Whether most people like to admit it or not, we can be “a little stitious” (as Michael Scott famously said) when it comes to situations where a little luck could help. Sometimes, that means a certain ritual before a big presentation or job interview. For rabid sports fans, it may involve wearing a specific jersey on game day, or only sitting in a specific location on the couch. By Tim Nelson
For NASA engineers who find themselves on hand for pivotal moments like this week’s Perseverance landing on Mars, making sure everything goes off without a hitch not only requires knowledge of rocket science, but a whole lotta peanuts.

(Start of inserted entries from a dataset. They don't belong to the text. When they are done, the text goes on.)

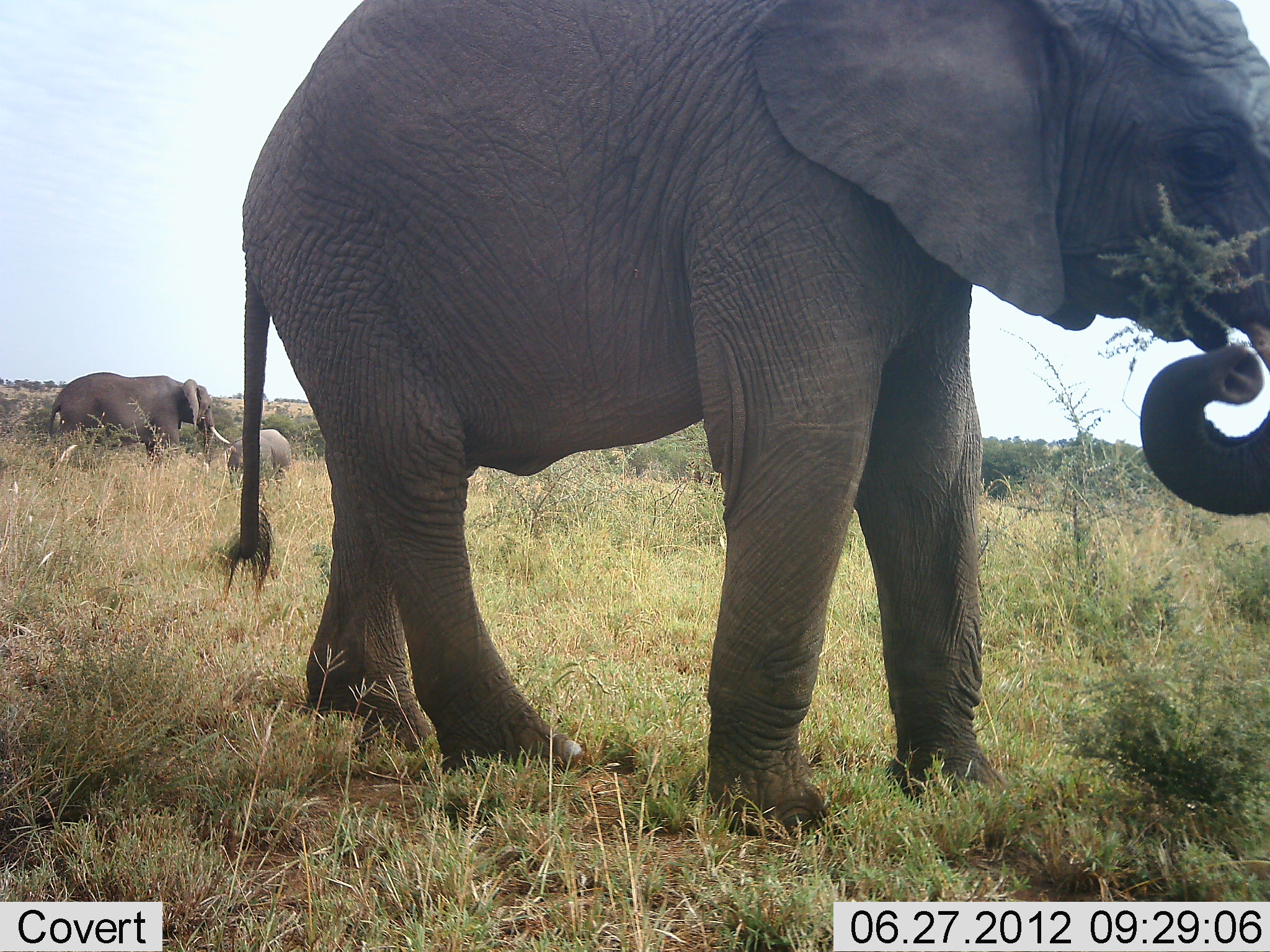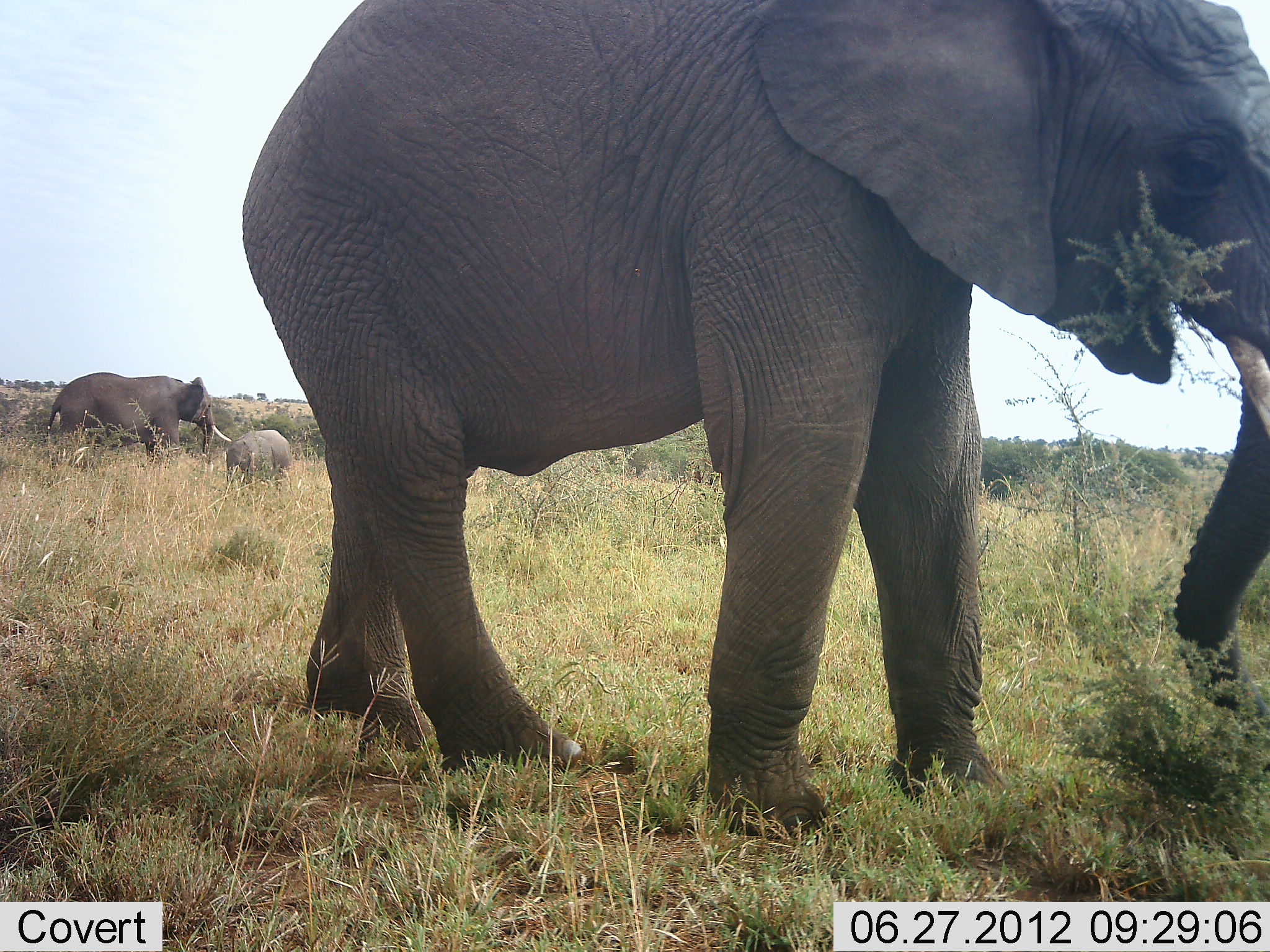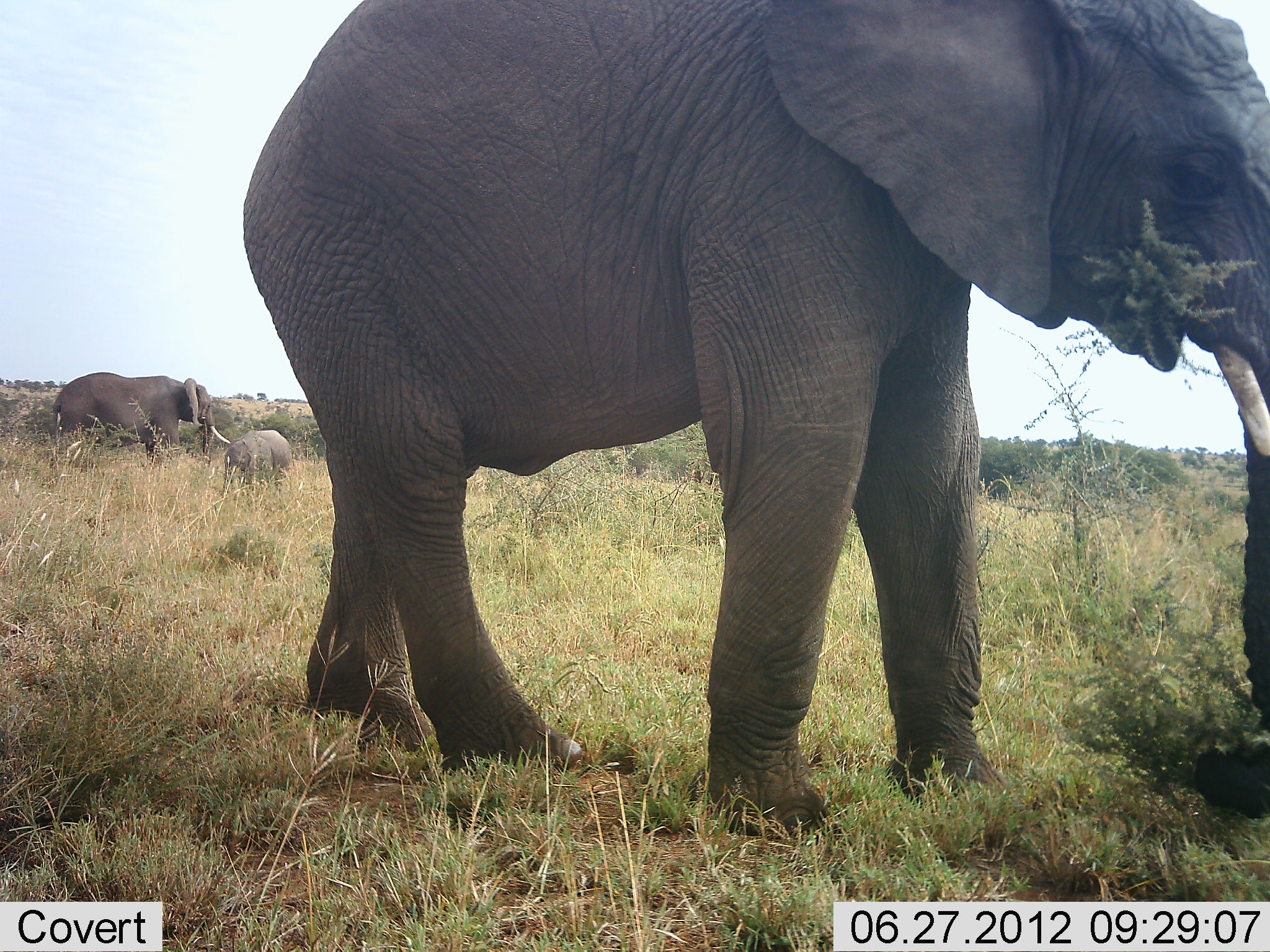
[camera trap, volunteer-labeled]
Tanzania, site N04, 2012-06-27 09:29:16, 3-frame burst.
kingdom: Animalia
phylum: Chordata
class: Mammalia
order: Proboscidea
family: Elephantidae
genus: Loxodonta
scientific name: Loxodonta africana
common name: african bush elephant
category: elephant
Elephant (african bush elephant) (Loxodonta africana), count 3. Behavior (volunteer vote fractions): standing 60%, resting 0%, moving 10%, interacting 10%. Young present (vote fraction): 80%. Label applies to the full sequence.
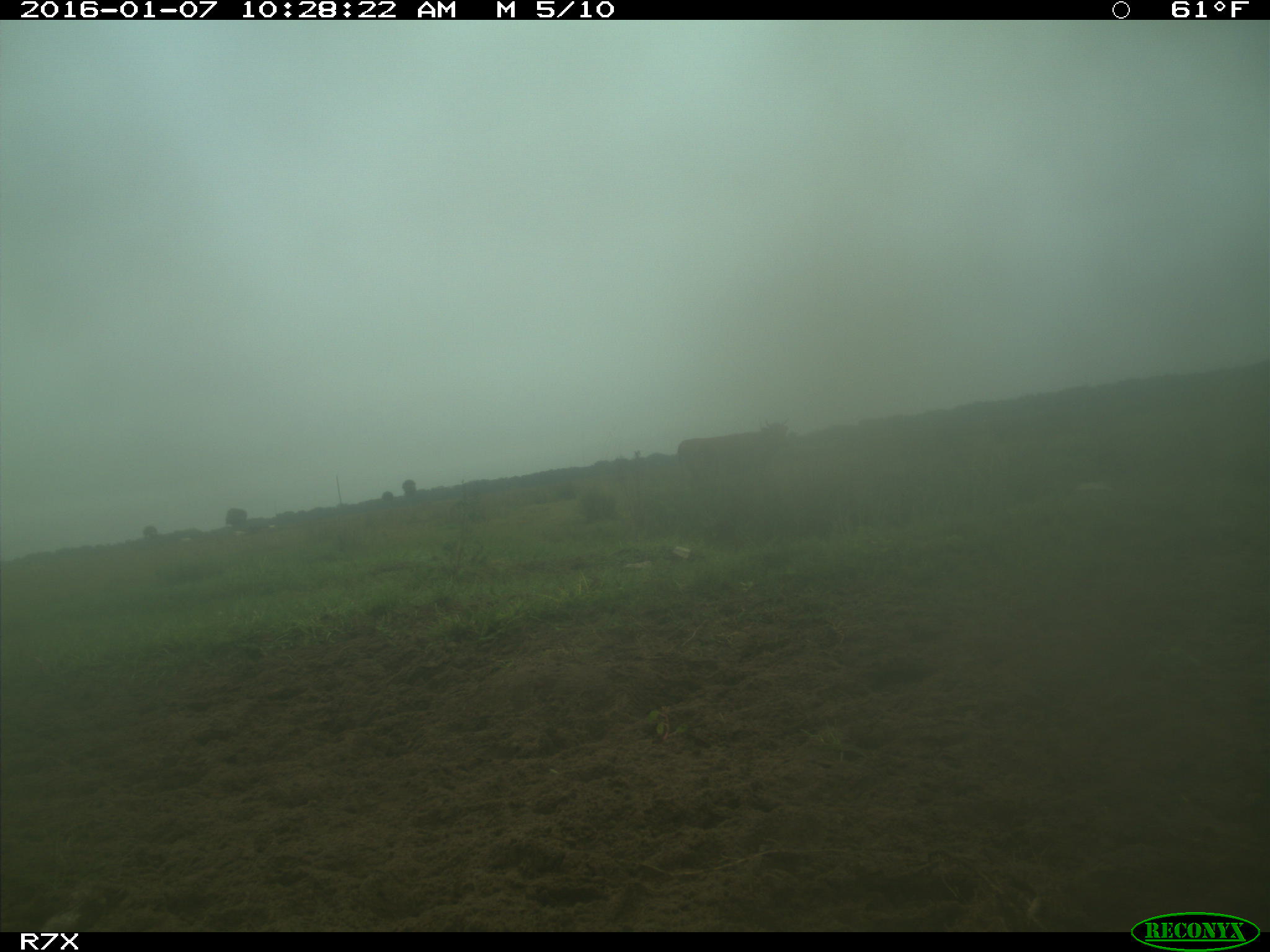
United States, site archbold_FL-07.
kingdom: Animalia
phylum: Chordata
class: Mammalia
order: Artiodactyla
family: Bovidae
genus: Bos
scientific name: Bos taurus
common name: domestic cow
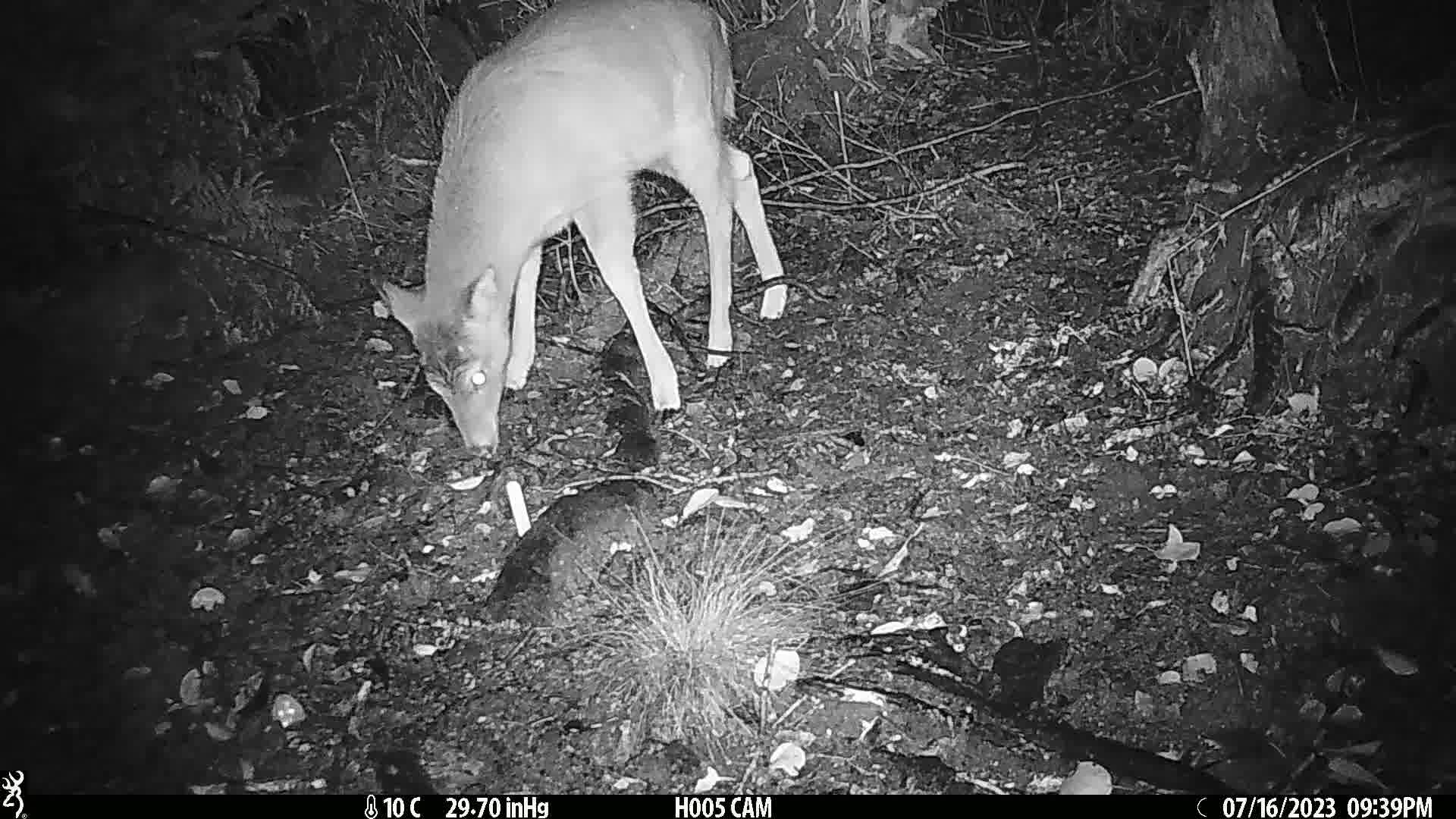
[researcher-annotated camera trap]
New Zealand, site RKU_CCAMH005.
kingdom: Animalia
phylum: Chordata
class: Mammalia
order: Artiodactyla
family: Cervidae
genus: Odocoileus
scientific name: Odocoileus virginianus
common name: white-tailed deer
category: white tailed deer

The unorthodox tradition isn’t a recent phenomenon. In fact, it predates Neil Armstrong’s momentous moon walk by five years. It all started during the Ranger 7 mission, staged at the Space Flight Operations Facility at NASA’s Jet Propulsion Laboratory. The first six Ranger missions were a failure, so the mood at mission control was obviously a little tense on launch day. That’s when Dick Wallace, mission trajectory engineer, had the wise idea to lighten the mood by passing some legumes.
“I thought passing out peanuts might take some of the edge off the anxiety in the mission operations room,” Wallace recalled to NASA many years later. “The rest is history.”
Indeed it has been, especially as peanuts would exhibit a weird correlation with a given mission’s success in the half a century since. As NASA tells it, the absence of peanuts was observed on multiple failed or delayed launches. In the case of one such event, a launch delayed by 40 days somehow only took place after those lucky peanuts showed up.
Now, those peanuts have become a fixture at every major stage of a NASA mission, taking on a sort of life of their own. Based on recent tweets, there seem to have been plenty of lucky peanuts on hand at the moment Perseverance touched down.
Director of Planetary Science Lori Glaze and I have our @nasajpl lucky peanuts at hand. Just under 3 hours until @NASAPersevere’s landing! #CountdownToMars pic.twitter.com/vQU7FxFGfq
— Thomas Zurbuchen (@Dr_ThomasZ) February 18, 2021
God bless this excited man and his jar of stress peanuts.#Mars2020 #CountdownToMars #luckypeanuts pic.twitter.com/6eh3UWrTgQ
— J Sigala (@SketchyBreckfus) February 18, 2021
Despite all that, an organisation employing some of the brightest aeronautics engineers America has to offer would never come out and admit that peanuts had any bearing on their performance. Even still, when it comes to making sure an expensive, unmanned vehicle successfully lands on a planet that takes six months to travel to, there’s no reason that your snack choices should leave anything to chance.